Contrary to the unfounded rumor that he is an Israeli agent, Lapshin has had a major conflict with the Israeli authorities who repeatedly warned him that if he knows what’s good for him and his family, he should stop criticizing Azerbaijan. Israeli officials described Azerbaijan as ‘an ally of Israel’ and told him that his actions were contrary to Israel’s interests. Lapshin was given the same negative message when he met with American Jewish organizations. Israel also warned Lapshin that his Moldovan wife would not be granted Israeli citizenship unless he stops vilifying Azerbaijan.
Lapshin is currently on a tour of Canada, the United States and Mexico where he is meeting with human rights organizations and elected officials to expose Azerbaijan’s brutal violations and defend the interests of Artsakh Armenians.
My source for this information is neither Lapshin nor his critics. There are two official documents — the European Court of Human Rights and the UN Human Rights Committee — which independently verified the information submitted by both Lapshin and Azerbaijan’s government.
Lapshin filed a complaint against Azerbaijan to the European Court of Human Rights in 2018. The Court, in a 32-page decision in 2021, found credible that Azerbaijan had attempted to murder him and ordered Azerbaijan to pay Lapshin 30,000 euros in compensation, which Azerbaijan has refused to do.
In 2022, the UN Human Rights Committee, in a 10-page report, recognized that Belarus violated several articles of the International Covenant on Civil and Political Rights by arresting and extraditing Lapshin to Azerbaijan, thus putting his life at risk.
Here are some interesting facts from the ruling of the European Court of Human Rights on the case of Lapshin vs. Azerbaijan.
The Government of Azerbaijan falsely told the European Court that Lapshin had written two letters from his Baku hospital allegedly thanking Pres. Aliyev for pardoning him and stating that the prison guards saved his life. Lapshin denied that he wrote these letters. The European Court concluded that Azerbaijan’s allegation is “particularly hard to believe in view of the difficulties which the applicant [Lapshin] had with his writing arm.” Yet there are some Armenians who rather believe Azerbaijan’s lies and forged letters than the European Court’s ruling that there was no reason to doubt Lapshin’s word. The Court also found Lapshin’s assertion ‘plausible’ that there was an attempt to murder him in his Baku prison cell.
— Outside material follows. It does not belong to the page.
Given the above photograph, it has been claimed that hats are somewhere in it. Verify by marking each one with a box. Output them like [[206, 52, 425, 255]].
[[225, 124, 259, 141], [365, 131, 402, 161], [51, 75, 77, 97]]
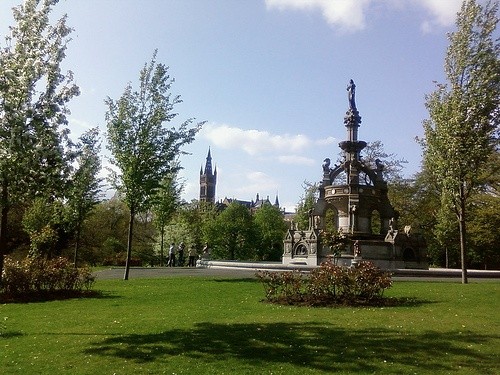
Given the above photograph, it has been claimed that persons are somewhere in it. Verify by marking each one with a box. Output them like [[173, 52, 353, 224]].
[[168, 243, 177, 267], [187, 246, 196, 267], [178, 242, 186, 267]]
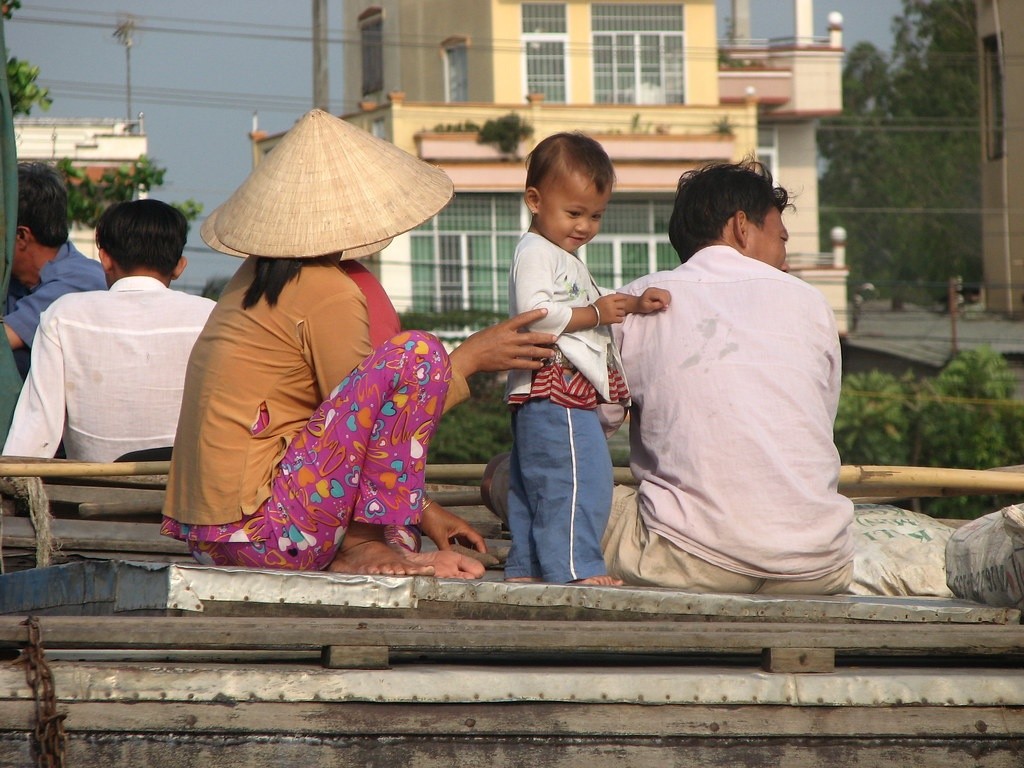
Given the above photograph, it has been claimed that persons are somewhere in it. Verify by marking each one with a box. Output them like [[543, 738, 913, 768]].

The Azeri Judge Latif Huseynov, who was a member of the seven judges assigned to the Lapshin vs. Azerbaijan case, refused to participate. He was replaced by another Azeri Judge, Ceyhun Qaracayev, who voted with the rest of the judges unanimously “in favor of a finding of a violation of Article 2,” which is the ‘Right to Life’ of the European Convention on Human Rights.
In conclusion, those who accuse Lapshin of being a spy without any evidence are alienating a supportive non-Armenian who has risked his life to defend the rights of Artsakh Armenians. This is contrary to the constant Armenian complaint that no one in the world cares about Armenia’s and Artsakh’s destitute situation.